**Data to use**:
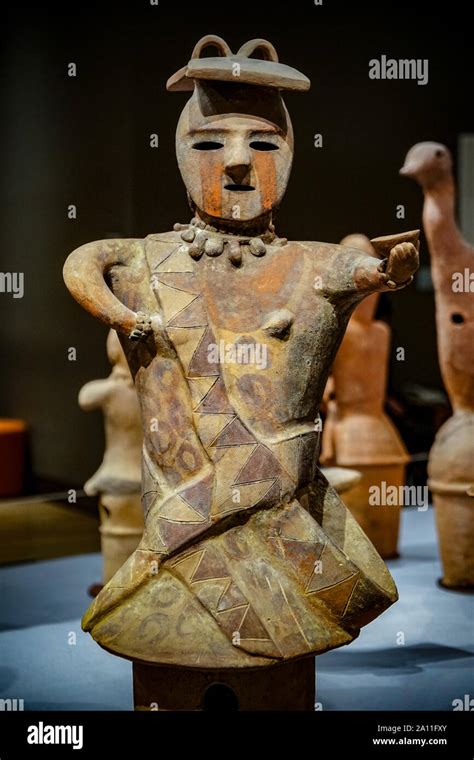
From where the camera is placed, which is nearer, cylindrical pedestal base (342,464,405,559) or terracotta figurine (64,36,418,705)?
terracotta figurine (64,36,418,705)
* * *
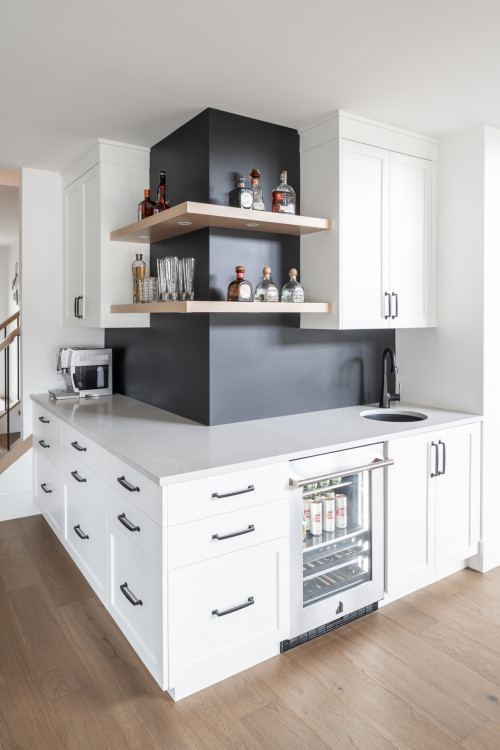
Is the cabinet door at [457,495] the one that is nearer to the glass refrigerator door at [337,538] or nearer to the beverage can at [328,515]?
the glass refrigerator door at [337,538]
--
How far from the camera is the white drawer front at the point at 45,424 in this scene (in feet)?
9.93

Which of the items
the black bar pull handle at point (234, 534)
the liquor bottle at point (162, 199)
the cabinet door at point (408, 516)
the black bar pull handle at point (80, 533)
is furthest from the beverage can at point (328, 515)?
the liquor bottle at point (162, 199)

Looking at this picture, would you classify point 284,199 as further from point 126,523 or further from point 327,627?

**To do**:
Copy the lines from the one containing "How far from" up to and including the one containing "Looking at this", reproducing each line exactly.

**Solution to this task**:
How far from the camera is the white drawer front at the point at 45,424 in this scene (in feet)?
9.93

Which of the items
the black bar pull handle at point (234, 534)
the liquor bottle at point (162, 199)
the cabinet door at point (408, 516)
the black bar pull handle at point (80, 533)
is furthest from the beverage can at point (328, 515)?
the liquor bottle at point (162, 199)

Looking at this picture, would you classify point 284,199 as further from point 126,523 or further from point 327,627?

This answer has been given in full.